### Exercise objective
Gather every line of the listing below that contains the string "wall", matching case exactly.

(Entries on spatial positioning)
** Start **
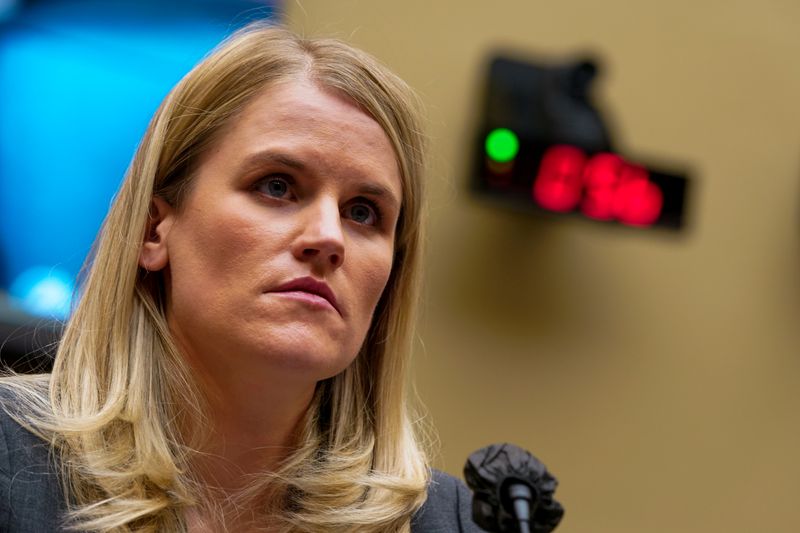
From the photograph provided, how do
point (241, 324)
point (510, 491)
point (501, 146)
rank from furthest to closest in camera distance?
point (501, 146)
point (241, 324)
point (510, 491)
** End **
** Start **
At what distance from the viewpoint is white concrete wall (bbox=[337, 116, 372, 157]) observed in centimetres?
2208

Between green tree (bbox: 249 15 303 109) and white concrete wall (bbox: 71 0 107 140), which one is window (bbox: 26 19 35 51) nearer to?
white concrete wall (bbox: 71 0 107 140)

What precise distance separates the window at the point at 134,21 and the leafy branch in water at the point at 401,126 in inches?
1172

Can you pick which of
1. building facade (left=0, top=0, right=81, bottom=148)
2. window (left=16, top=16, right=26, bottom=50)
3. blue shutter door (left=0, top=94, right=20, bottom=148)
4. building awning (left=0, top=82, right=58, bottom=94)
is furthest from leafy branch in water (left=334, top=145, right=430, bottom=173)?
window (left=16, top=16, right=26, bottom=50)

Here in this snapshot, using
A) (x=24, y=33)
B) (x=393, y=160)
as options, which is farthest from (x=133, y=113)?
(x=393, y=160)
** End **
### Problem solution
At what distance from the viewpoint is white concrete wall (bbox=[337, 116, 372, 157]) observed in centimetres?
Between green tree (bbox: 249 15 303 109) and white concrete wall (bbox: 71 0 107 140), which one is window (bbox: 26 19 35 51) nearer to?
white concrete wall (bbox: 71 0 107 140)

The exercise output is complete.